For the fixed and random effects parameters, family type was dummy coded with biological (or non-step) families as the control condition. Thus, in Table 1, the regression coefficients (for fixed effects) and variance estimates (for random effects) indicate the relative difference compared with biological families. For example, in model 2, the family-level variance for stepmother/complex stepfamilies is the sum of the variances for biological (control) families plus the estimate for stepmother/ complex stepfamilies, 0.17+0.21 (Table 1). Finally, in order to include children in single-parent families and to avoid data loss from non-response by fathers, we used only mothers' parenting in the analyses below. For each measure listed above the percentage of missing data was slight, but this rate was exaggerated when accumulated across many variables. In order to avoid problems with missing data in the final multivariate analysis, we used a mean substitution method for dealing with missing data.

RESULTS

Within-family and between-family variance

In the first, baseline analysis, variation in child psychopathology was decomposed into family-level and individual child-level sources. Of the total variance in child psychopathology, 41% (0.354/0.858) was attributable to family-level factors and the remainder, 59% (0.504/0.858), to individual child level factors (χ2 for base model=1159). This finding is important in providing one of the first direct empirical demonstrations that the differences between children within the same family are as great as, and even slightly greater than, differences between children in different families. We then added the fixed effects of family type, entered as a dummy-coded variable (Table 1, model 1). It will be evident from the coefficients for the family type variables that children in stepmother/complex stepfamilies scored 0.52 of a scale point higher than children in intact families. Children in single-parent families scored 0.48 of a scale point higher than children in intact families (for both, P<0.05). Living with a stepfather was not associated with a significantly increased risk of emotional and behavioural problems (the estimate of 0.22 is less than twice its standard error). The change in fit function when the family type variables were entered into the model was a significant improvement over the baseline model (change χ 2(3)=16, P<0.01). The significant reduction in family-level variance from the baseline model to model 1 signifies that some of the differences that exist between families in children's emotional and behavioural symptomatology can be accounted for by the type of family in which the child lives.

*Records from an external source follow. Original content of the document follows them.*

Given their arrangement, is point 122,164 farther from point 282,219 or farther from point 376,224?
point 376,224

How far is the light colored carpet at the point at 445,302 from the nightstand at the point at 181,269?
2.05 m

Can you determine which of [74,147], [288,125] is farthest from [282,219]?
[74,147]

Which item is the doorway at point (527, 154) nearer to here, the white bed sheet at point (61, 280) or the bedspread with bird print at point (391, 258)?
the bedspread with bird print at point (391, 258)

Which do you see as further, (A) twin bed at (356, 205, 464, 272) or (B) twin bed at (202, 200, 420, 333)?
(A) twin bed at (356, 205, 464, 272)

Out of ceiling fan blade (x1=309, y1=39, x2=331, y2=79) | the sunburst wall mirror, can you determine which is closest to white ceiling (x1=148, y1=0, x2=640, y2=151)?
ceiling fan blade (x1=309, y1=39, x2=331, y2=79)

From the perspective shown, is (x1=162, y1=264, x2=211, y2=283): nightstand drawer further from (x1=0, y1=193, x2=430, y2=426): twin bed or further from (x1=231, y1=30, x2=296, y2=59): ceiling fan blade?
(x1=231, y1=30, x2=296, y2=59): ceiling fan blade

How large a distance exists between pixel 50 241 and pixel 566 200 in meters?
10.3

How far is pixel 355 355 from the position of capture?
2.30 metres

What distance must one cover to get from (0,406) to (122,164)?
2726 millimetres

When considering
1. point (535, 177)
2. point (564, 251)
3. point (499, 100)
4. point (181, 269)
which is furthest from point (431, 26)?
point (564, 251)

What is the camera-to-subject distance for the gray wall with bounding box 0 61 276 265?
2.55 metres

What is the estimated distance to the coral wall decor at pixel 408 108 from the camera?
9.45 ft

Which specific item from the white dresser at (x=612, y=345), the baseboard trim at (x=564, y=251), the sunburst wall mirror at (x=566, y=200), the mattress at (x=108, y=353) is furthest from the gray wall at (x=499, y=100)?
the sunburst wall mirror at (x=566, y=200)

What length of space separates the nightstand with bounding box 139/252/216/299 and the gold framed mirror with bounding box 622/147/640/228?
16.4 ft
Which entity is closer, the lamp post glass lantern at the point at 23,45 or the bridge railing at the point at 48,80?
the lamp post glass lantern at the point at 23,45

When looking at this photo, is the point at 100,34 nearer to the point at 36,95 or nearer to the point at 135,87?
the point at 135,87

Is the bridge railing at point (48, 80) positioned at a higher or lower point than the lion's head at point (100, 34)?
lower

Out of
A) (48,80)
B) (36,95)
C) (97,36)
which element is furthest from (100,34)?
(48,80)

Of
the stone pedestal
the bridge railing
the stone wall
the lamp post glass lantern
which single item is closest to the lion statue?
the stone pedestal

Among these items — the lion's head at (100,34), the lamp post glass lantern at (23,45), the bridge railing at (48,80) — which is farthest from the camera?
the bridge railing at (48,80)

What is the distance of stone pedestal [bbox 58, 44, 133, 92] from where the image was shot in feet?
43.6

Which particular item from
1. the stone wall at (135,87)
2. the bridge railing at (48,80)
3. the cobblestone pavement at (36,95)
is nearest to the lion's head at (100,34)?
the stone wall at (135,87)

Allowing the family type coefficients to vary at the family and individual level (model 2 in Table 1) was associated with an improved fit of the model (change, χ2(6)=14,P<0.05). An examination of the random effects parameters indicated that children in stepfather families showed significantly more individual child-level (or within-family) variability than children in biological families. The within-family variance for children in stepmother/complex or single families was not significantly different from intact families. Stepfather, stepmother/complex and single families did not show significantly greater family-level variability compared with biological families. This means that the mean level of emotional and behavioural problems shown by children in these different family types is not more varied than the mean level of problems shown by children in biological families.

Mediators of behavioural and emotional problems

Models 2 to 5 display the estimates of fixed and random effects as more explanatory variables are added to the equation. In model 3, key family-level risks are added: two indices of socio-economic adversity, and maternal depression. In model 4, child-level variables of age, gender and biological relatedness to mother and father are included. Model 4 also includes the central child-level variable: quality of parent—child relationship. Model 5 adds interactions between and within levels. At each stage, the increase in model fit is significant, based on the change in value with the decrease in degrees of freedom (distributed as a χ2).

Three features stand out from the models in Table 1. First, the impact of the explanatory variables diminished as variables were added to the equation, demonstrating that these risks do not act in isolation. In particular, family type per se did not explain variability in child psychopathology once hypothesised risks were statistically controlled. This can be seen by examining the way in which the coefficients for stepmother/complex and single-parent families became non-significant between model 3 and model 4 when parenting variables were entered into the equation. The interaction suggested that family type moderates proximal risks: parent—child negativity had a greater effect in biological families than in stepmother/complex stepfamilies. The age × parent—child negativity interaction indicates that the strength of the connection between negativity and behavioural/emotional problems increases with age.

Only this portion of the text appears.